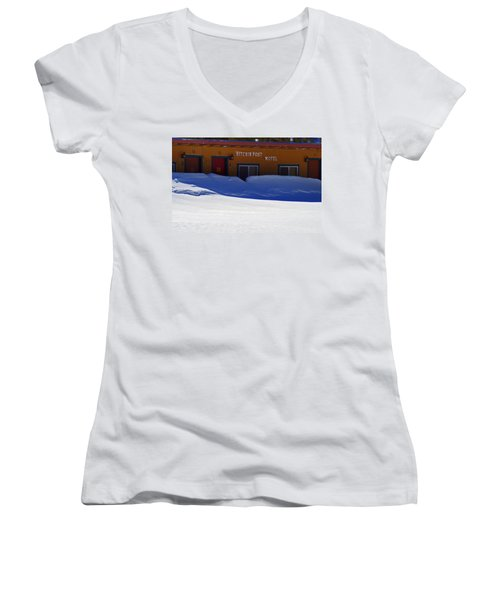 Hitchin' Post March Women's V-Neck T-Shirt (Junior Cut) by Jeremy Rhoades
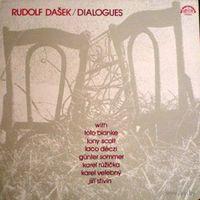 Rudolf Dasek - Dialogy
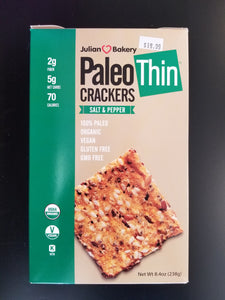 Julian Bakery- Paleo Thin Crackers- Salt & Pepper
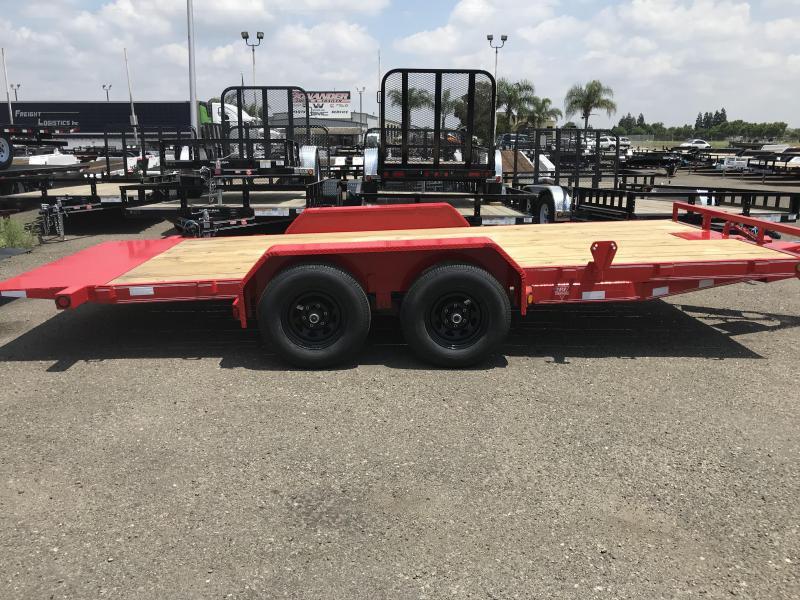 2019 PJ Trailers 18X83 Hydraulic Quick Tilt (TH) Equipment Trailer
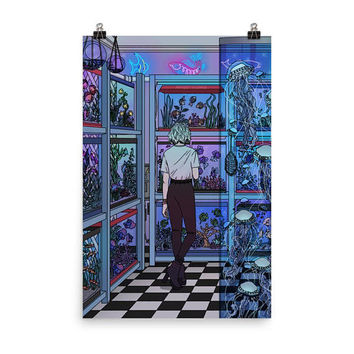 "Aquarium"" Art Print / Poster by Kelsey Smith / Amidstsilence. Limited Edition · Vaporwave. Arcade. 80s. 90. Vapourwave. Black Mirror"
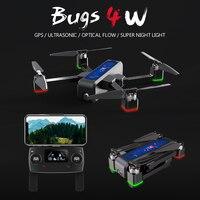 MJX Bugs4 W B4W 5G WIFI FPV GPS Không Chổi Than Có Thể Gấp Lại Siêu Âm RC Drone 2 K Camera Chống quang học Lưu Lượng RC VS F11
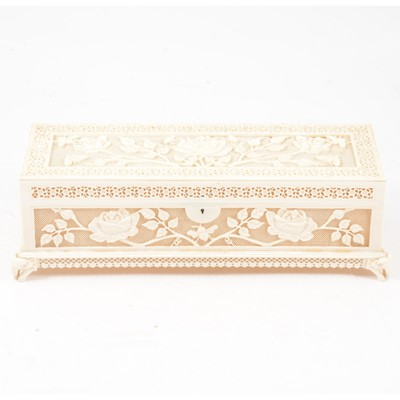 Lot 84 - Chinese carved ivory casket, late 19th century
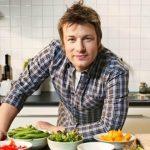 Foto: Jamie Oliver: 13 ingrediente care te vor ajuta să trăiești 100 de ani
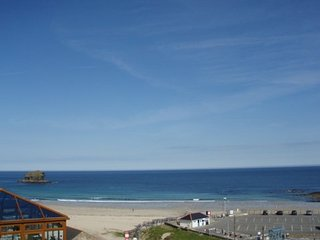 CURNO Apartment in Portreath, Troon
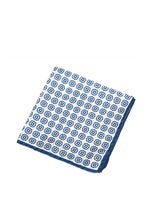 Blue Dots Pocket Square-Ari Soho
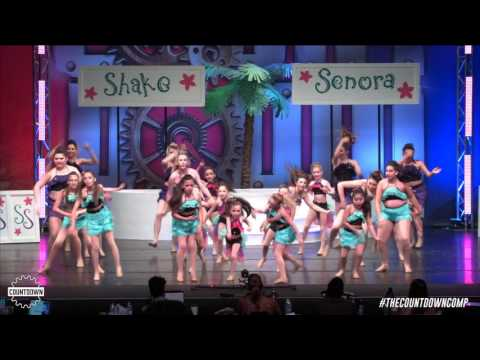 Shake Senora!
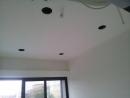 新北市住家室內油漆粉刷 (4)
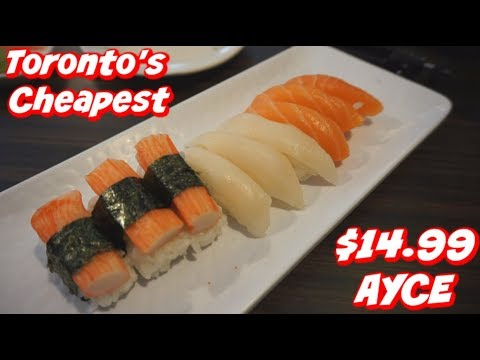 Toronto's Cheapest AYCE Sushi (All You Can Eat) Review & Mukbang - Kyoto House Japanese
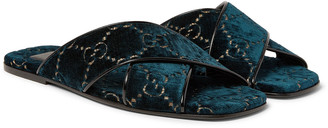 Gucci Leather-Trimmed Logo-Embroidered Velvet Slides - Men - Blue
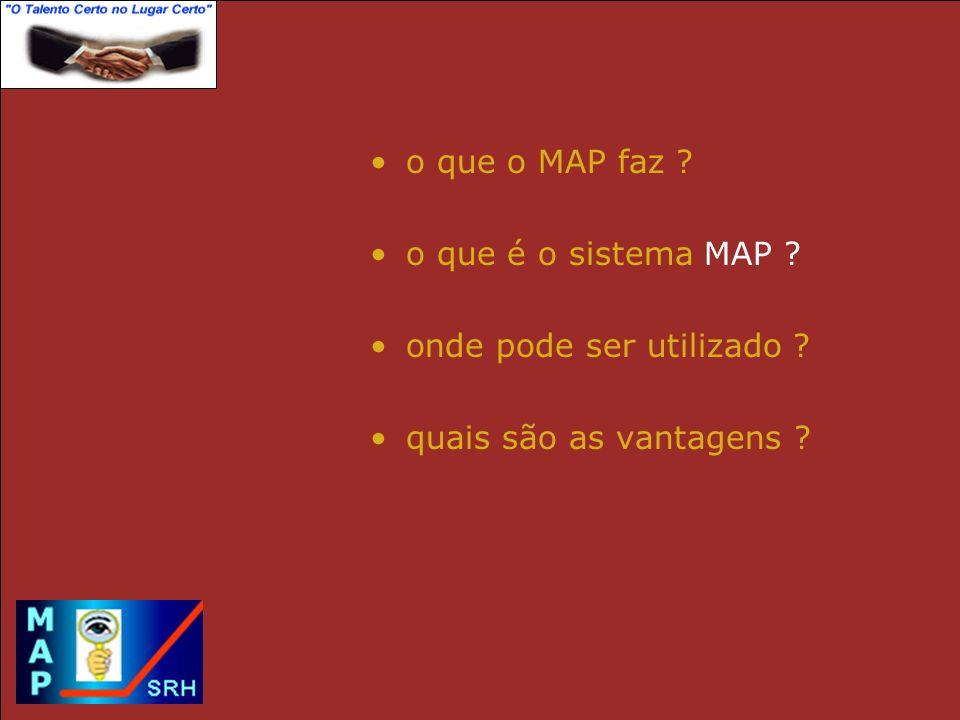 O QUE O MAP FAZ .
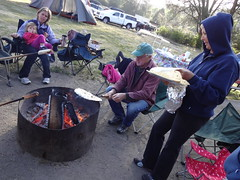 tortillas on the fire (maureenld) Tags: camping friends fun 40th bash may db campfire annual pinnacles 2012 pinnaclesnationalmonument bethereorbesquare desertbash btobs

********

» EXERCISE PROMPT
For this task, give the full listing again verbatim and keep out every picture.

» OUTPUT FOR THIS TASK
 Hitchin' Post March Women's V-Neck T-Shirt (Junior Cut) by Jeremy Rhoades
 Rudolf Dasek - Dialogy
 Julian Bakery- Paleo Thin Crackers- Salt & Pepper
 2019 PJ Trailers 18X83 Hydraulic Quick Tilt (TH) Equipment Trailer
 "Aquarium"" Art Print / Poster by Kelsey Smith / Amidstsilence. Limited Edition · Vaporwave. Arcade. 80s. 90. Vapourwave. Black Mirror"
 MJX Bugs4 W B4W 5G WIFI FPV GPS Không Chổi Than Có Thể Gấp Lại Siêu Âm RC Drone 2 K Camera Chống quang học Lưu Lượng RC VS F11
 Lot 84 - Chinese carved ivory casket, late 19th century
 Foto: Jamie Oliver: 13 ingrediente care te vor ajuta să trăiești 100 de ani
 CURNO Apartment in Portreath, Troon
 Blue Dots Pocket Square-Ari Soho
 Shake Senora!
 新北市住家室內油漆粉刷 (4)
 Toronto's Cheapest AYCE Sushi (All You Can Eat) Review & Mukbang - Kyoto House Japanese
 Gucci Leather-Trimmed Logo-Embroidered Velvet Slides - Men - Blue
 O QUE O MAP FAZ .
 tortillas on the fire (maureenld) Tags: camping friends fun 40th bash may db campfire annual pinnacles 2012 pinnaclesnationalmonument bethereorbesquare desertbash btobs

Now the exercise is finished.